Tonto, más que tonto

Relato vecinal

COLABORACIÓN

Juan Antonio Illán

Que incómodo resulta, más que una piedra en un zapato, encontrarte con un calendario de fotos de las niñas de la urbanización en el piso de un vecino llamado Eduardo. Laura en bikini saltando a la piscina es enero, María jugando al baloncesto en pantalones cortos, es la de febrero, en marzo tiene a Lucia abrazada a su perrita y así hasta junio.

¡¿Qué mala serie de sucesos me han llevado ante esta disyuntiva?! Mi mujer diciéndome que subiese a pedirle una sierra de calar al vecino.

—¿A ese rarito? —le contesté— Si apenas le conozco. Y qué va a tener él una sierra.

—Que sí. Que le he visto cortando madera en su terraza.

Mi mujer es la cotorra que se esconde tras el visillo de la ventana espiando a los vecinos. Sabe más cosas de sus vidas que de la propia.

Yo subí con la esperanza de no encontrarle o de que no me abriese, pero estar estaba y abrir abrió.

—Hola, Eduardo, perdona que te moleste. ¿No tendrás una sierra de calar para prestarme?

—Hola, vecino, pues sí que tengo. ¿Quieres pasar mientras la busco?

No quería, pero las convenciones sociales hacen hacer lo que nadie quiere.

—Pasa a la cocina y cógete una cerveza mientras esperas, que igual me lleva un ratito encontrarla.

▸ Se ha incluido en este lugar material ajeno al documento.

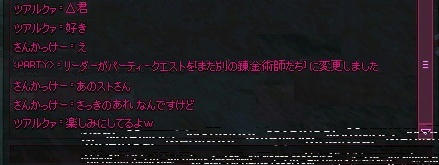 520cbf0d.jpeg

Mira que a mi la cerveza no me gusta, pero no sé decir que no ante un extraño. Y ahora estoy aquí en su cocina enfrente de su maldito calendario. ¿Cómo un hombre que tiene esta barbaridad colgada de los azulejos no tiene la precaución de dejar a los vecinos en la puerta?

­—Pues no está en este armario —me dice desde el pasillo­—. Voy a buscarlo al dormitorio.

¿Se habrá acordado de lo que tiene en su cocina y ahora anda dando vueltas a como salir de este embrollo? De cosas así no se sale indemne. Es demasiado perverso. Esto es un arruina vidas. ¿Y si ya no está buscando la sierra y busca un cuchillo o una pistola? ¡Tengo que salir de su casa! Pero qué coño, si sabe dónde vivo. Vendrá a buscarme.

—Mi mujer me está esperando —digo.

¿Pero qué demonios me pasa? Ahora la matará también a ella. Cago en mi suerte. Ojalá no supiese nada. Me va a matar y hacerme pedacitos. No le queda otra.

—¡No! No te vayas que seguro te la encuentro —me grita desde su cuarto.

Tranquilo, tranquilo. Respira. Igual solo le gusta ver a las chicas, como quien le gusta ver a pájaros y les saca fotos y después tiene el mal gusto de compartirlas y hablarte de sus picos y el contraste de color de sus plumas. Niñas o pájaros. Pájaros o niñas. Unos tienen un rollo minoritario mientras que el Eduardo es un puto pervertido.

Igual no se ha dado cuenta de que he visto lo que he visto. ¿Y si me voy a su salón y hago como que no he visto nada? Y después, ¿qué hago? ¿Corro la voz de que es un salido? Sabrá que he sido yo y se vengará con ese cuchillo que tiene en su cuarto. O con una escopeta, o un picador de hielo. ¿Por qué coño habré subido?

—Venga sube ya —dijo mi mujer— que Clarita tiene que entregar su trabajo el viernes y necesita la sierra.

¡Joder! Mi hija Clarita. ¿Tendrá una foto suya? Tiene la edad de Marta que me sonríe desde el calendario con la raqueta de tenis y la minifalda blanca de tenistas que deja ver sus largas piernas bronceadas. Tengo que ver el resto del calendario. Julio, Carmen; agosto, Miriam; septiembre, la otra Lucía; octubre, la niña de las gafas que nunca me acuerdo de su nombre; noviembre, Sonsoles; diciembre, Noelia. Toda la puñetera pandilla de mi hija.

Eduardo sale del dormitorio con una caja.

—Aquí está —me dice.

Me ve junto al calendario. Ya no hay marcha atrás. Le tengo que soltar algo.

—¿Por qué no tienes a Clarita? ¿Qué tienen estas niñas que no tenga mi hija?